Fast 142.000 Katholiken leben in der Diözese (= Bistum). Das sind etwa 3 bis 4 Prozent der Einwohner. Dazu kommen 20 bis 25 Prozent evangelische Christen. Die meisten anderen Menschen sind ohne Konfession. Für Katholiken bedeutet dies eine Diaspora-Situation, d. h. sie leben verstreut im Lande. Das hat Konsequenzen, u.a. für die Formen der Seelsorge.

Gegliedert ist das Bistum Dresden-Meißen in 8 Dekanate, diese wiederum in Pfarreien. Im Bistum gibt es 97 Pfarreien und 1 Pfarrvikarie. Bischofssitz ist seit 1980 Dresden, und die ehemalige Hofkirche Ss. Trinitatis, ein kostbarer Bau im Stile des italienischen Barocks, ist Kathedrale, also Bischofskirche. Mehr...
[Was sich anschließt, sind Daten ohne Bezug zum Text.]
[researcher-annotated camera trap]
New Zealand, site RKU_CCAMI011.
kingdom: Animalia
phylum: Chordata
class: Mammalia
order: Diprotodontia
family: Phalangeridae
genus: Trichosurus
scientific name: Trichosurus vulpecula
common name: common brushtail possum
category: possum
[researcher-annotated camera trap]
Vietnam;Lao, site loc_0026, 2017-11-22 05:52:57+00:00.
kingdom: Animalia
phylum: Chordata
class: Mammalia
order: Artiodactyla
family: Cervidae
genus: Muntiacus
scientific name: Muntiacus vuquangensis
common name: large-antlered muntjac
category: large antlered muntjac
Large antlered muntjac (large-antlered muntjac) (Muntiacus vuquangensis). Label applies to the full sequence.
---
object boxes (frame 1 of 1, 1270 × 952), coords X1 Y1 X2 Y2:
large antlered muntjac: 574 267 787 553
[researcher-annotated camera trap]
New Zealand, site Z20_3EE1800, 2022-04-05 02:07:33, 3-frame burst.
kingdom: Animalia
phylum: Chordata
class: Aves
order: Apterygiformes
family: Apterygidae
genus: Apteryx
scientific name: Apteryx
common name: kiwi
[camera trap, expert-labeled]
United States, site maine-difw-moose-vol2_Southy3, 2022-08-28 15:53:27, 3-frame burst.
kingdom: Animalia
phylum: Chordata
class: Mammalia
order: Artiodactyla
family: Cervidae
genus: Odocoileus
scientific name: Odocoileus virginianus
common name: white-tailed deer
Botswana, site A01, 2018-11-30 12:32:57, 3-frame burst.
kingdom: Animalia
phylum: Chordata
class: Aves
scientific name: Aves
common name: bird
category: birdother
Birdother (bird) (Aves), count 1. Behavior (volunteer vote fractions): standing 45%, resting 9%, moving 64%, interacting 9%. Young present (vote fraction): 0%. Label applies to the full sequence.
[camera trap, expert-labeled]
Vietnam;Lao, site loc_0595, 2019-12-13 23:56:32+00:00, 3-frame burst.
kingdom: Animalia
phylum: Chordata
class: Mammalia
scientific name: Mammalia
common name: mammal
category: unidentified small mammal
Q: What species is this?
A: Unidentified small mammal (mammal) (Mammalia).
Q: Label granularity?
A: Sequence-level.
Caritas im Bistum Dresden-Meißen

Der Caritasverband für das Bistum Dresden-Meißen ist Dachverband für verschiedene Einrichtungen, Fachverbände und Vereinigungen innerhalb der katholischen Kirche, die sich eigenverantwortlich sozialer Arbeit widmen. So werden Aufgaben gebündelt und gemeinsame Interessen vertreten. 

Der Diözesancaritasverband gliedert sich in acht Dekanatscaritasverbände mit einer Vielzahl von Hilfsangeboten unterschiedlichster Art. Der Caritasverband für das Bistum Dresden-Meißen e. V. selber ist Träger von 16 Einrichtungen.

Im Bistum arbeiten weit über 6.000 hauptamtliche Mitarbeiterinnen und Mitarbeiter in über 200 Einrichtungen unter dem Dach der Caritas. Hinzu kommen mehr als 3.000 ehrenamtliche Helfer sowie Jugendliche, die ein Freiwilliges Soziales Jahr (FSJ) oder einen Bundesfreiwilligendienst absolvieren. Dieser ist seit 2010 auch für Menschen über 27 Jahre möglich.